Starting with the line that contains "What distance is" and going on through the end of the material, write those lines out again, substituting "spot" for "point" and leaving everything else unchanged.

Records:
>>>>

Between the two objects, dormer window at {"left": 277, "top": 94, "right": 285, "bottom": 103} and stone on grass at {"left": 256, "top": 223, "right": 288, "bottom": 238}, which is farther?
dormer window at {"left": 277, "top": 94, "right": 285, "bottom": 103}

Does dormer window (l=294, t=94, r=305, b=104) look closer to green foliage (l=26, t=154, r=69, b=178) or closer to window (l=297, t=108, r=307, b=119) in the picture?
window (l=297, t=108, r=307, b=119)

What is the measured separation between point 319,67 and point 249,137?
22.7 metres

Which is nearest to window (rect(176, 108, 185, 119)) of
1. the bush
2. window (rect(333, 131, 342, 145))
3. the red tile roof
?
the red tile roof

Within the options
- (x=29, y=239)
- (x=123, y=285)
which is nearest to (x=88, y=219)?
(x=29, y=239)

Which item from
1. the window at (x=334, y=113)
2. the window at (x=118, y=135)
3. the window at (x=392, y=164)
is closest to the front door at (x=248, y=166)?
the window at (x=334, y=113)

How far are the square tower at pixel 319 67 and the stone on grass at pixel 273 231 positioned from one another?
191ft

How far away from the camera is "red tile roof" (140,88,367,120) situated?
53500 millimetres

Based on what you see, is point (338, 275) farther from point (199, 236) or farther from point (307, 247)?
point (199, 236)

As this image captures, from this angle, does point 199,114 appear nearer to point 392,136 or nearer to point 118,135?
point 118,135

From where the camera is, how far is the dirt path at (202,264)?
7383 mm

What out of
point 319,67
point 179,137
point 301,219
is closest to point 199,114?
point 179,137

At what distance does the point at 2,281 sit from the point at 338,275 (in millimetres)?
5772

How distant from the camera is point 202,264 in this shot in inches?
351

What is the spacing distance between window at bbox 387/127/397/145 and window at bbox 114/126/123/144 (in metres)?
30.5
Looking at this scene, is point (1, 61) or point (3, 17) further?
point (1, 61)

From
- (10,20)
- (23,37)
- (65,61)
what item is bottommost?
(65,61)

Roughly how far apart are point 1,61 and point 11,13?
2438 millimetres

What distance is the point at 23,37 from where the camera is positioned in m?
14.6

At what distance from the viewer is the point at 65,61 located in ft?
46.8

<<<<

* [FINAL ANSWER]:
What distance is the spot at 23,37 from where the camera is positioned in m?
14.6

At what distance from the viewer is the spot at 65,61 located in ft?
46.8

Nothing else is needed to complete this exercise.